Ostatecznie, pukając do drzwi Marcina. Miałam na sobie tylko płaszcz. I szpilki. I pulsujące w rytmie serca piersi, i rozpalone łono.

Otworzył drzwi, choć nie wyglądał na ucieszonego moim widokiem. Dystans, który utrzymywał i brak powitalnego pocałunku dały mi do zrozumienia, że w tej całej sytuacji niestety coś nie gra. Przeczucie mnie nie myliło. Nie był sam, lecz w towarzystwie swojej… ciężarnej narzeczonej. Zmyłam się stamtąd najszybciej, jak to było możliwe. I jestem pewna, że już nigdy tam nie wrócę. Nie po tym, jak perfidnie ze mnie zakpił… i okłamał…

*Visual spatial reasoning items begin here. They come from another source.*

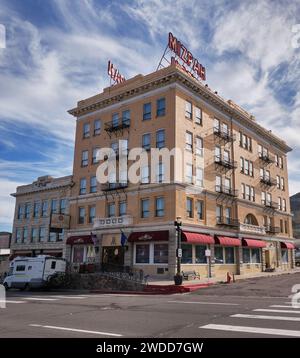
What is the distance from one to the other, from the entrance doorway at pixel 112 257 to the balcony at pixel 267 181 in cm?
2141

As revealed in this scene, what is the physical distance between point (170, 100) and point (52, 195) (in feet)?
79.8

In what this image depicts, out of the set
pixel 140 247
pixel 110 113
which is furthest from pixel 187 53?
pixel 140 247

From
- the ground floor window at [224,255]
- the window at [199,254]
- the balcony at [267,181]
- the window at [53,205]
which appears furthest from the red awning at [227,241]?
the window at [53,205]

Czy absolutnie wszyscy faceci mają serca z kamienia?
„Przykro mi, ale jestem niemal przekonany, że ma Pani raka…” – ta wiadomość spadła na mnie jak grom z jasnego nieba. Po raz pierwszy w życiu odważyłam się na cytologię, gdyż do tej pory swojego ginekologa odwiedzałam głównie w celach towarzyskich. Nim wybuchłam rzęsistym płaczem, zdążyłam tylko zadać bardzo pesymistyczne pytanie:„Czy ja umrę? Ile czasu mi zostało?”
„Droga Pani, za wcześnie jeszcze na takie rokowania. Trzeba wykonać biopsję i… możliwe, że chemia… skutki są różne… tak czasem bywa… czasem śmierć.” – do moich uszu docierały jedynie strzępki informacji, wypowiadanych przez specjalistę. Mój świat runął… Jestem sama jak palec. Umrę, nie pozostawiając po sobie potomka. Kto wtedy zapali znicz na moim grobie?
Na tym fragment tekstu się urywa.